3 Aenean vestibulum magna vel purus laoreet at molestie massa suscipit.
4 Vestibulum vestibulum, mauris nec convallis ultrices, tellus sapien ullamcorper elit, dignissim consectetur justo tellus et nunc.

(If I soft wrap at 80, things still look bad, just in a different way.)

Is it possible to have my text on disk with one newline per sentence, but display and edit it in vim as if the text of each paragraph was one long line, soft wrapped at 80 characters? I assume it requires some vim-foo rather than tweaking git or LaTeX.

3
Hmm, saw that problem before, i think your guess about soft wrap as a solution is right, but cannot remember where to find that "vim-foo"...Gabriel Ščerbák

3 Answers

17
votes

No need to introduce weird editing policies: the git feature you are looking for is using git diff --color-words to review changes.

1
votes

I think an alternative way is to change the width of the vim window like what I did usually:

  1. at first, put "set wrap" in the .vimrc to enable the "wrap" feature;

  2. For running vim in a virtual terminal, I always set the terminal's window width as 80 characters (like "urxvt -geometry 80x38"). Thus, anytime I edit a file in vim in the virtual terminal, it will automatically wrap when a line contains more than 80 characters.

  3. If you prefer the gvim (gtk-vim, gnome-vim), you can just set the size of the gvim window by adding a line in .gvimrc, like "set lines=38 columns=80".

Hope that helps. :-)

0
votes

I've been wondering about things like this myself, and in the end I just had to try a few different approaches to see what works. One thing I'm definitely not happy with is hard breaks (which can be acheived by set textwidth=80), for several reasons:

  • Whenever I go back to edit previous text the hard linebreak will be on the wrong place. It will either go beyond my 80 character limit, or it will be too far from my 80 character limit. Sure, I can fix this in Vim by using different variants of the gq operator (e.g. gqip, gqap, visual mode and then gq), but this is tedious, and I often miss my target area with gq. This is for me the biggest disadvantage with hard breaks. (If you do use gq to fix paragraphs you may want to use set nojoinspace to avoid getting annoying double spaces after every period.)
  • I often have Vim and the PDF open side-by-side. Whenever I want to edit something at a specific place in my PDF I just search for fragments of the text. You'd be surprised at how few places in a text you use two rather common words in a particular order, so this really works quite well. Unless you have hard breaks in the middle of the sentece that breaks between the words you're searching for. This delays my workflow rather frequently when using hard breaks.
  • I often navigate within senteces using f, F, t or T. This only works within the same line.
  • There's also the problem mentioned by the OP that Git doesn't handle hard breaked paragraphs very well. Sure, you can make the diff look nice nevertheless, so it's not really a big problem.

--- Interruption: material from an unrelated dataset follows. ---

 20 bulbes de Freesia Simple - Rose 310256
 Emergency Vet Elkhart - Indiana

For me, using soft breaks (and having for instance one sentence or paragraph per line) is not a "weird editing policy" I adopt to suit Git. It's a (perhaps weird) editing policy I use to facilitate convenience and efficiency while editing. In particular the soft line breaks occuring in the middle of words I agree look ugly, but that can be turned off using set linebreak.

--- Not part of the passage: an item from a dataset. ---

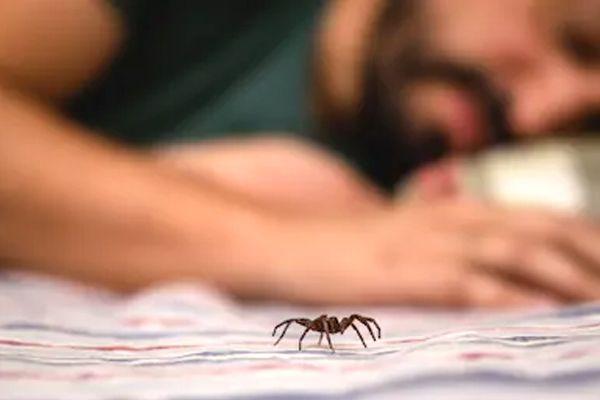 sueños con arañas en la cama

If, in addition, you use one paragraph per line, you should get about the same "look" as with hard breaks (which is properly maintained with gq), and you can navigate from sentence to sentence with ( and ). With one sentence per line you will get a more ragged right edge, but with the advantages Git and Vim offers by having one sentence per line. Try both and see what you prefer (I haven't decided yet myself).